We are deeply saddened by the loss of our friend and colleague Richard Nagareda, who passed away on Friday. Richard was a true leader in the field whose work changed the way we think about mass tort litigation. In his book, Mass Torts in a World of Settlement, his casebook, The Law of Class Actions and Other Aggregate Litigation, and a series of important articles on class actions, mass torts and related problems, Richard offered a vision of mass litigation as a problem of governance and administration. He served as associate reporter for the American Law Institute's Principles of the Law of Aggregate Litigation. As Director of the Branstetter Litigation and Dispute Resolution Program at Vanderbilt, he ran one of the nation's finest academic programs on litigation. I had the pleasure of teaching a number of his students when I taught short courses at Vanderbilt, and I know how much his students admired him and how much they learned from him, as did all of us in the field.
Here's the announcement from the Vanderbilt Law School website:
Richard Nagareda, the David Daniels Allen Professor of Law and Director of the Cecil D. Branstetter Litigation and Dispute Resolution Program, died suddenly at his home on Friday, October 8.

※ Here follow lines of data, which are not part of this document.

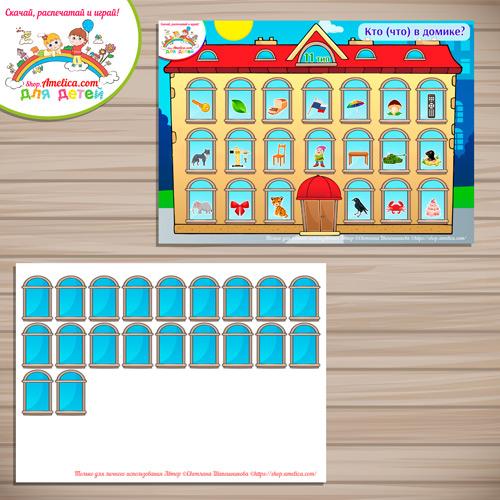 Слоговая структура слова - 11 тип скачать! Логопедическое пособие «Логодомик - Кто (что) в домике?» на липучках для дошкольников распечатать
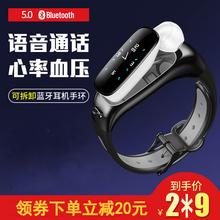全颂智能手环蓝牙耳机二合一分离式可拨打电话pr18动防水tt测血压心率计步男女腕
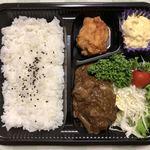 肉のいとう - A5ランク仙台牛を使ったハンバーグ弁当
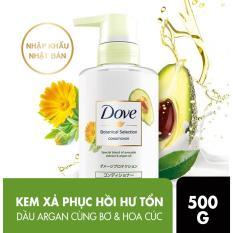 Kem xả Dove phục hồi hư tổn chiết xuất bơ & dầu dầu Argan Botanical Selection 500g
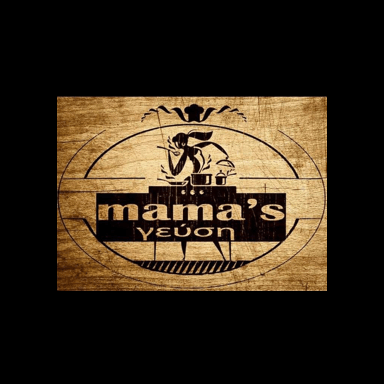 Mama's γεύση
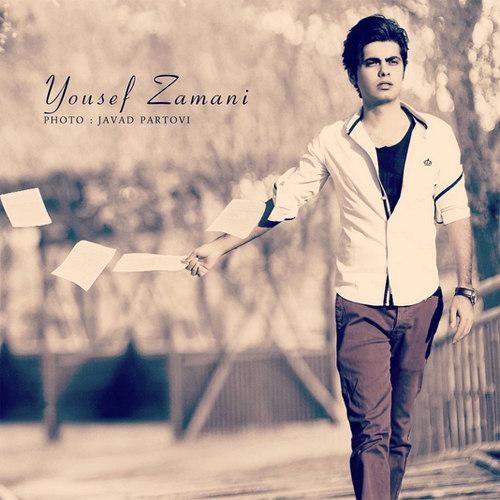 Yousef Zamani Remix 1 دانلود ریمیکس آهنگ شب موهات یوسف زمانی (آخه دیوونتمو زدی دلمو بردی)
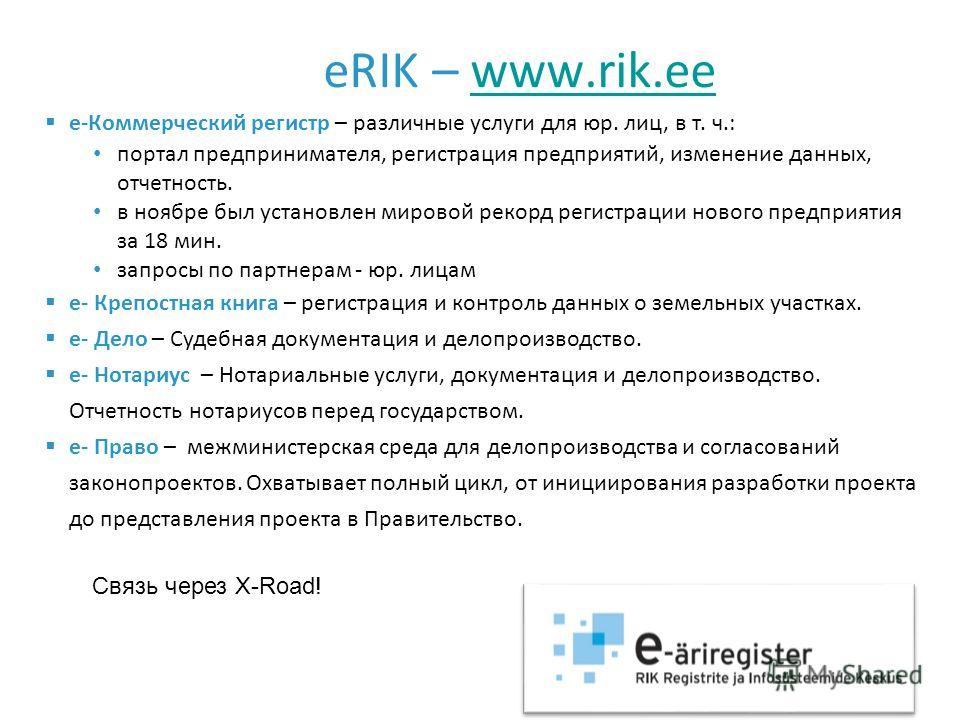 eRIK – www.rik.eewww.rik.ee e-Коммерческий регистр – различные услуги для юр. лиц, в т. ч.: портал предпринимателя, регистрация предприятий, изменение данных, отчетность. в ноябре был установлен мировой рекорд регистрации нового предприятия за 18 мин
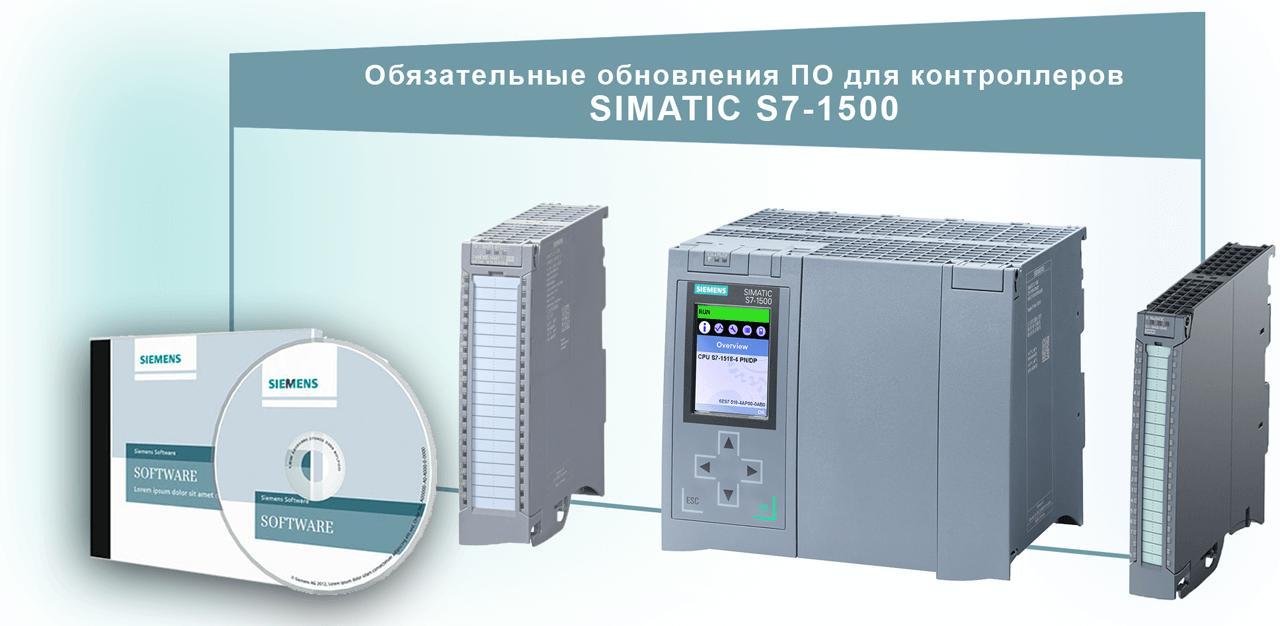 Обновления ПО для контроллеров SIMATIC S7-1500
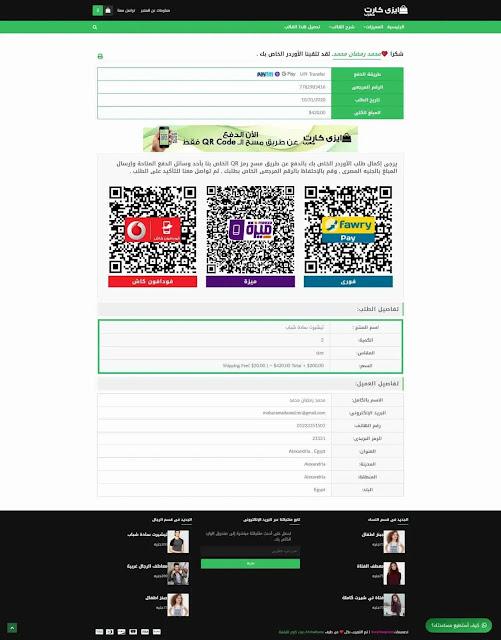صفحة تأكيد الطلب والرقم المرجعى و QR الدفع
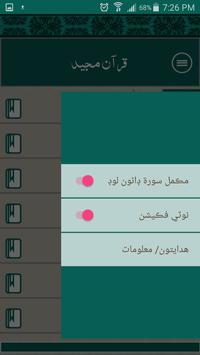 Quran Tarjumo (قرآن ترجمو) apk screenshot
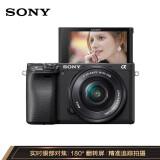 SONY 索尼 Alpha 6400L APS-C画幅 微单相机 变焦镜头 6499元(需用券)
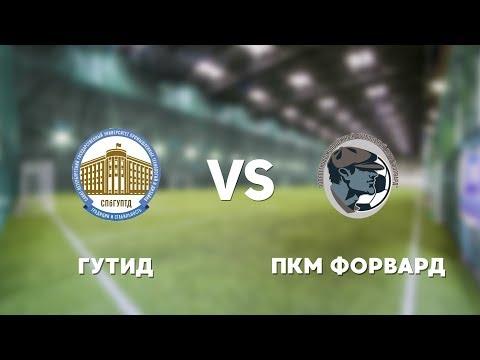 Чемпионат СПБ по футболу 6х6. ГУТИД ПМК Форвард
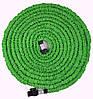 Компактный шланг X-hose с водораспылителем/без водораспылителя (45 м)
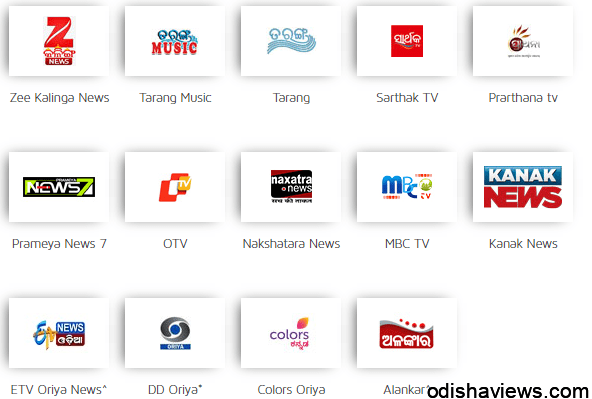 odia-tv-channel-list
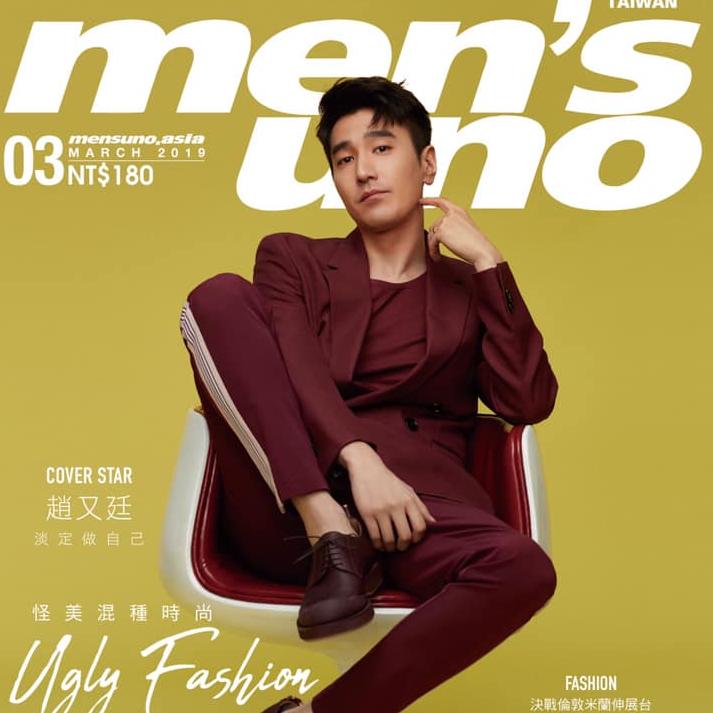 men's uno 3月號封面人物 趙又廷 全面制霸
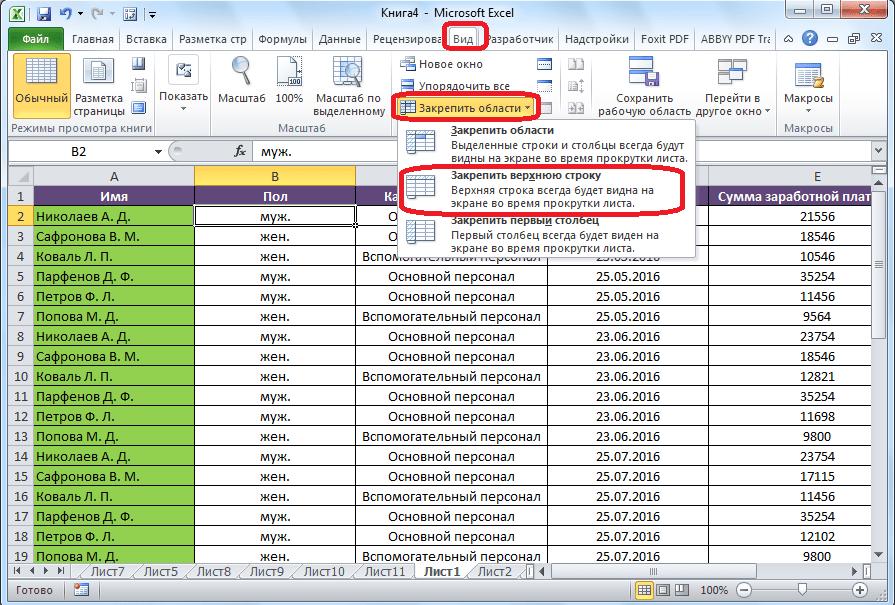 Закрепление верхней строки в Microsoft Excel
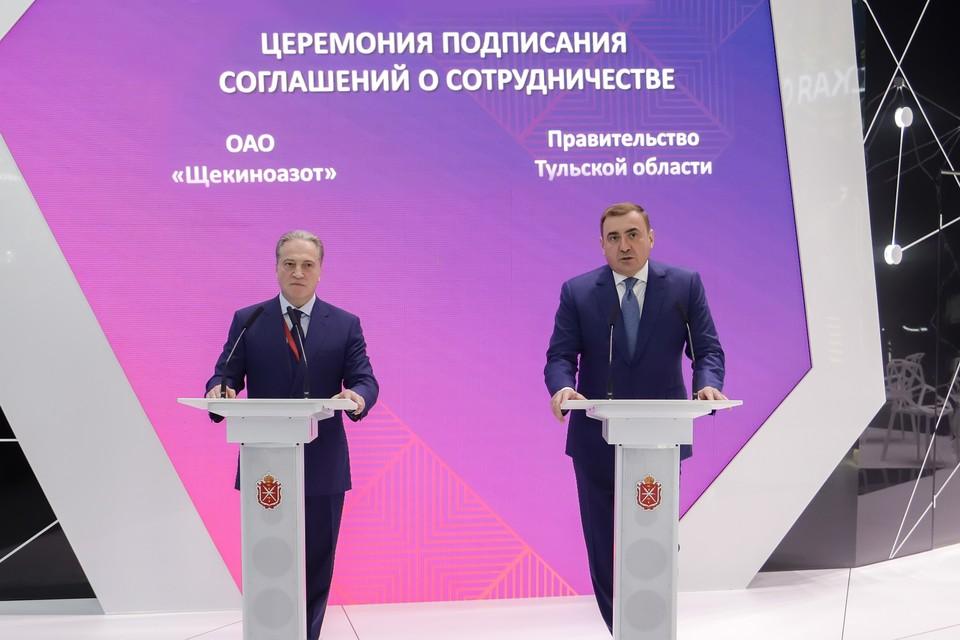 Соглашение о создании нового производства подписали губернатор Алексей Дюмин и президент компании «Щекиноазот» Борис Сокол.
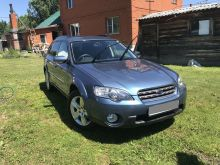 Новокузнецк Outback 2003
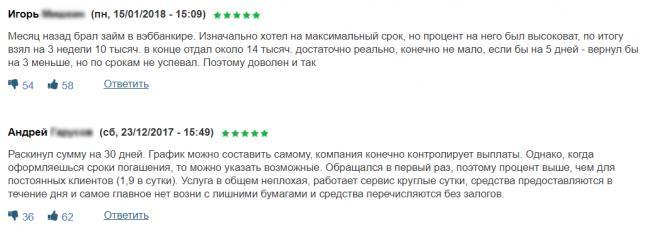 otzyvy-dolzhnikov-webbankir.png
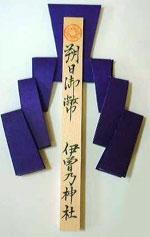 朔日御幣(ついたちごへい)10月
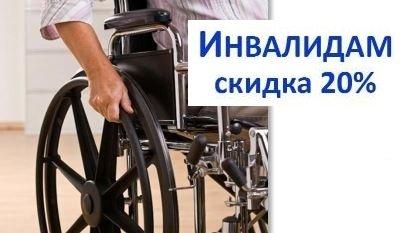 акции скидки льготы инвалидам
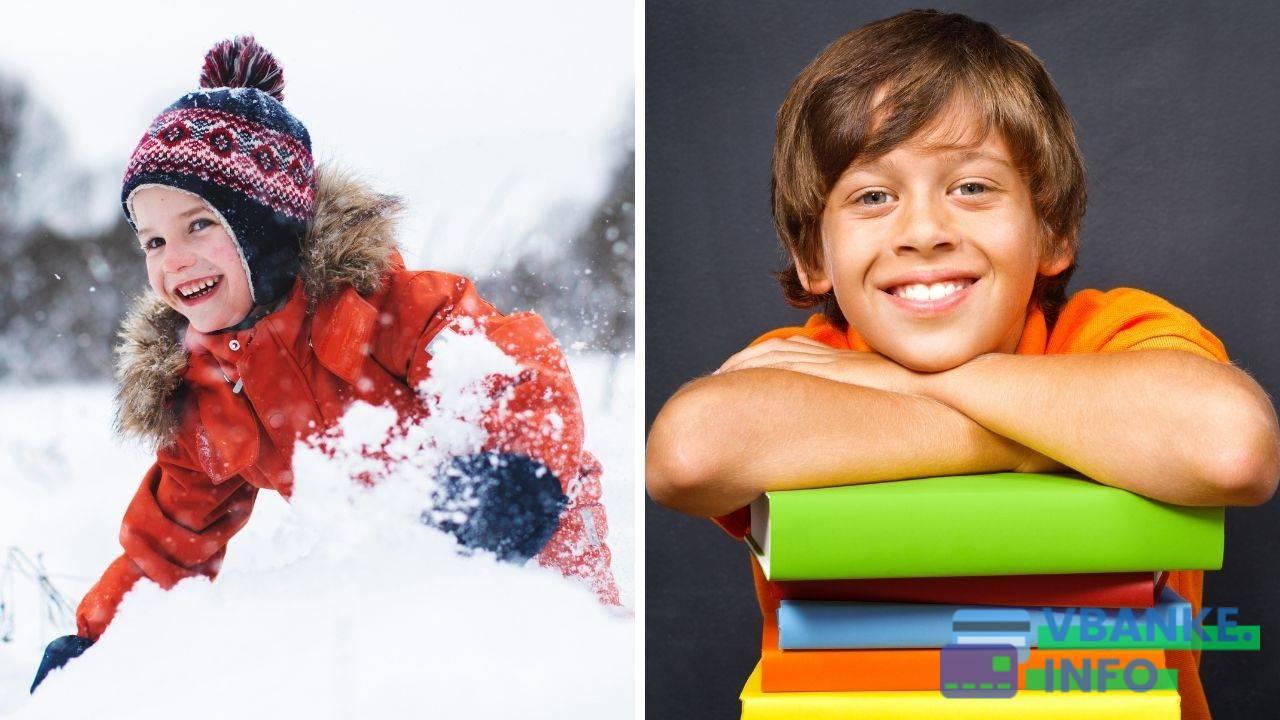 Когда начнутся зимние каникулы у школьников в 2020 году и сколько продлятся дней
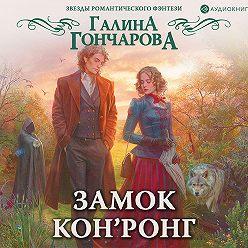 Галина Гончарова - Замок Кон'Ронг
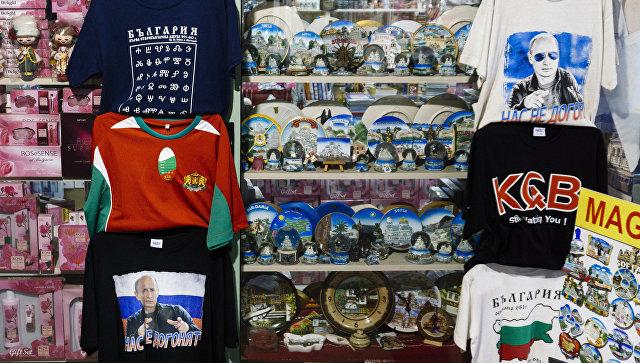 Сувенирен магазин в центъра на  българската столица София, 22 юни 2017.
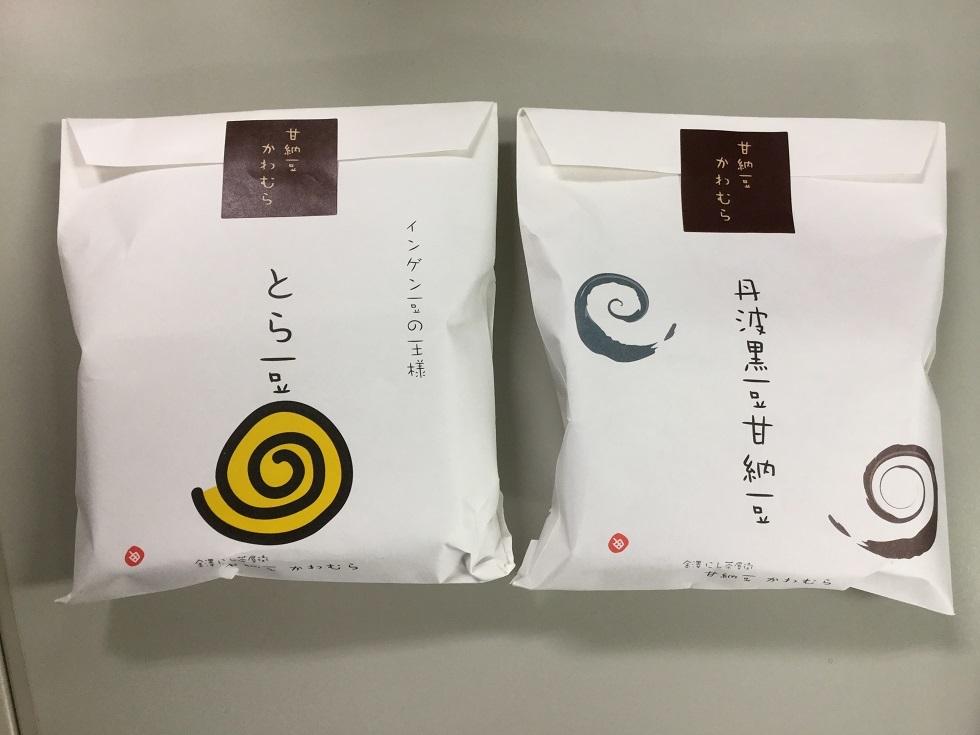 20171224甘納豆かわむら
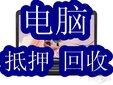 杨浦区二手手机回收专业苹果手机回收鸡年再登高价巅峰图片
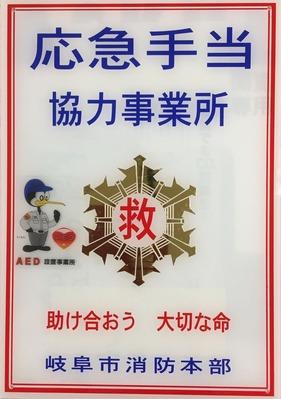 応急手当協力事業所_201909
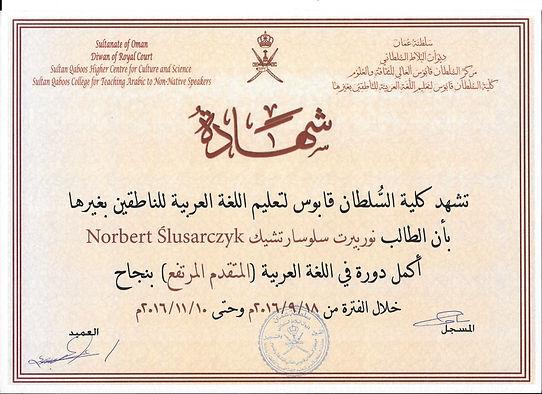 Dyplom - kurs arabskiego, Oman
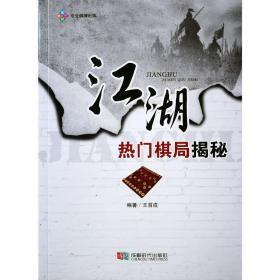 【正版】江湖热门棋局揭秘 王首成 编著 象棋书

Memorial arrangements are pending.
“Richard was a personal friend as well as an esteemed colleague, and those of us who were fortunate enough to know him and work with him for the past several years are devastated by his death,” Dean Chris Guthrie said. “The legal academy has lost a gifted scholar, and our students an extremely talented teacher. Our faculty members have lost a good friend and exemplary colleague, and his family a beloved husband, father and son."
Professor Nagareda is survived by his wife, his son and his mother.
Those of us in the field of complex litigation will always have the insights Richard gave us, but we wish we could look forward to his next work, we will miss his voice at meetings and conferences, and we will miss him as a friend.